**Extract provided**:
--- START ---

Halt and Catch Fire is almost certainly the most underrated drama series of the 2010s. Airing to small audiences on AMC, it completed its four season run by dint of being relatively cheap to make and to the critical kudos it picked up during its run, from 2014 to 2017. In the years since it went off the air, the show has picked up a lot more critical retrorespect but still hasn't quite permeated the audience consciousness even in the same way as, say, The Americans or Atlanta.

The show's relatively dull-sounding premise doesn't really help it. This is a period piece about the early (ish) days of the computer business, which doesn't really sound like the most exciting basis for an ongoing TV show. The cast is perhaps a bit more interesting. Lee Pace, hot off the press of playing Thranduil in Peter Jackson's Hobbit trilogy and Ronan the Accuser in Guardians of the Galaxy and poised for a big Hollywood movie career, signed up to Halt and Catch Fire after working on those projects, a sign of his regard for the scripts. Mackenzie Davis was less well-known before working on the show, but it certainly helped her career develop, with roles in Blade Runner 2049, Terminator: Dark Fate and arguably Black Mirror's most popular episode, San Junipero, all following.

--- END ---

**Work required**:
Render this sentence from the piece on Halt and Catch Fire into French: "The cast is perhaps a bit more interesting."

**Collected data entries**:
--- START ---

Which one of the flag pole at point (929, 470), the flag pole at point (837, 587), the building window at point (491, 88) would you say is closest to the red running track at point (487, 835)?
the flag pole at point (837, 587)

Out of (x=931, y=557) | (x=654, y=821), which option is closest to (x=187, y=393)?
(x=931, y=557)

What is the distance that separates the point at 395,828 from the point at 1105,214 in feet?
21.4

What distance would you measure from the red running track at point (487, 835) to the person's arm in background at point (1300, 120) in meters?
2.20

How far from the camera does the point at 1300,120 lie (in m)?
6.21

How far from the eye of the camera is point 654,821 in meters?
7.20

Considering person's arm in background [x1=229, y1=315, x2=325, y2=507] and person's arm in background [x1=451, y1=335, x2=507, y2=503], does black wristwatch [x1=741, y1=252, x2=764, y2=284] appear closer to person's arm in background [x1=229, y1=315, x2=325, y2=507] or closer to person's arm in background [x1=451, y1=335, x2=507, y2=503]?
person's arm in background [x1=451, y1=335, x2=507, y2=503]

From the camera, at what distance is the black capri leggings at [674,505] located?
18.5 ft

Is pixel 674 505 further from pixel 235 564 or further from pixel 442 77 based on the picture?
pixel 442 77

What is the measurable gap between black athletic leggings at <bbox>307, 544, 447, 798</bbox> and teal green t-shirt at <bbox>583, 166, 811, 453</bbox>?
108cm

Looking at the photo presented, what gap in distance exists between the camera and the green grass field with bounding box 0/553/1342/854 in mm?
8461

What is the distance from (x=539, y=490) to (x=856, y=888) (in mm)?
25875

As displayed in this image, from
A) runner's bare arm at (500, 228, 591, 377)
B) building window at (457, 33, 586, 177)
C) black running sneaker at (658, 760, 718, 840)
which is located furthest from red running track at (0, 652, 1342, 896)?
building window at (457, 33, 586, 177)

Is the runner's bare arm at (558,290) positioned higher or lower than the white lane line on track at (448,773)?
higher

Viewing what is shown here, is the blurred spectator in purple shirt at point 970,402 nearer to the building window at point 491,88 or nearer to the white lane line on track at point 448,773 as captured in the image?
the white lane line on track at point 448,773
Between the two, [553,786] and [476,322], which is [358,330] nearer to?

--- END ---

**Task response**:
La distribution est peut-être un peu plus intéressante.